Nannying can be really lonely and emotionally/physically draining sometimes. I make sure I always go out for a long walk/play in the park every day so they can run off some energy, and also spend time with other nannies - maybe go to the nannyjob forum and see if you can meet other nannies in your area?

Also - find your local softplay place! You can go in all weathers, the children can run off all that energy in a safe place, and you can get a few minutes to sit down with a cup of coffee and zone out.

daisymaybe Sat 01-Aug-09 21:40:53

could you ask the parents if it would be okay to get in touch with some of the girls' friends and organise a play date? you'd need to reciprocate at some point, but it can help to get a grip on things if you have an afternoon with just one of the kids - get to bond a bit etc. hopefully you'd meet other grown-ups that way too, maybe take the kids out together.

the whole lack of routine thing sucks, i do think the idea of putting them in bed, tucking them in, reading a couple of stories and then just leaving them to it is a good one though. i understand if you don't feel like you want to put in that supernanny-esq effort since it won't affect you long term though.

if they leave you in this position after the summer season then they are completely out of order and taking advantage, since they must understand that you're only doing it for your long term career in the events industry. do they know that your boyfriend is leaving soon?

Loupee Sat 01-Aug-09 21:48:50

Thanks for the advice
Oligo - They are wedding planners/event managers and this is the peak season.
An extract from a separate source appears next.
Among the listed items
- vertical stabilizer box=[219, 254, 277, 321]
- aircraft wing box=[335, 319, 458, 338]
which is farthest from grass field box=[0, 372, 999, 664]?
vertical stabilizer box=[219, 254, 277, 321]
They work lots just now to make up for the quieter months. Also I'll def have to look into/enquire about the insurance, thanks

Limonchik - Thanks for your supportive words, makes a lot of sense. I think I will tell them I'll be sticking to babysitting duties. RE the buggy, they do have one, but its one of those crap fold up easily for your car type, and is a pain for pushing long distances! Also the bedtime - no chance, I have tried, they cant play together at all, the older one is far too selfish! And if i leave them in their room they just screaming and screaming...so I give in and stick a DVD on downstairs.
I found the softplay already but had a screaaming match trying to get them out, don't fancy doing it again soon sad

The irony is that when I was younger I wanted to be a nanny.

limonchik Sat 01-Aug-09 22:16:33

I would persevere with the buggy, even if it's crap. Being outside is better than being inside.

Don't worry too much about bedtime then - stick on a DVD. Go with the path of least resistance. Do you have a laptop? At least you could sit on the same room on the internet while they watch a DVD, that almost counts as time to yourself.

Oligo Sun 02-Aug-09 21:10:57

But do you know when you won't be needed anymore? and is it then the parents that will take over rather than another nanny?

Loupee Sun 02-Aug-09 21:18:59

The plan is after this week I'll be doing 3 days in the office and 2 days babysitting, while the mum is in the office until a new nanny starts. They have started advertising but plan to arrange interviews the week after next.
Just totally drained at the moment!

Oligo Mon 03-Aug-09 20:21:40

Understandably drained. Well at least things are getting back to normal.

Just try to enjoy the children; often when you are calm and having fun the children absorb the atmosphere and things tick along more easily. Explain that you are a different person to their other carers and so things (behaviour expectations/routines) might seem a bit different too but thats how it is sometimes.

It is not your ideal situation so don't let the situation drag on else you could still be there next year. And make sure you get enough time to sleep! Hope it works out for you.

Loupee Tue 04-Aug-09 16:46:36

Thanks for that.
Well i'm here again this week, but will only be staying over on Sunday night, and next week will just be 2 days
Anyone got any yip on how to feed a 2 1/2 year old, I literally cant get her to eat anything, she will eat 2 spoonfuls of brekkie/lunch/dinner then be 'too tired' for any more!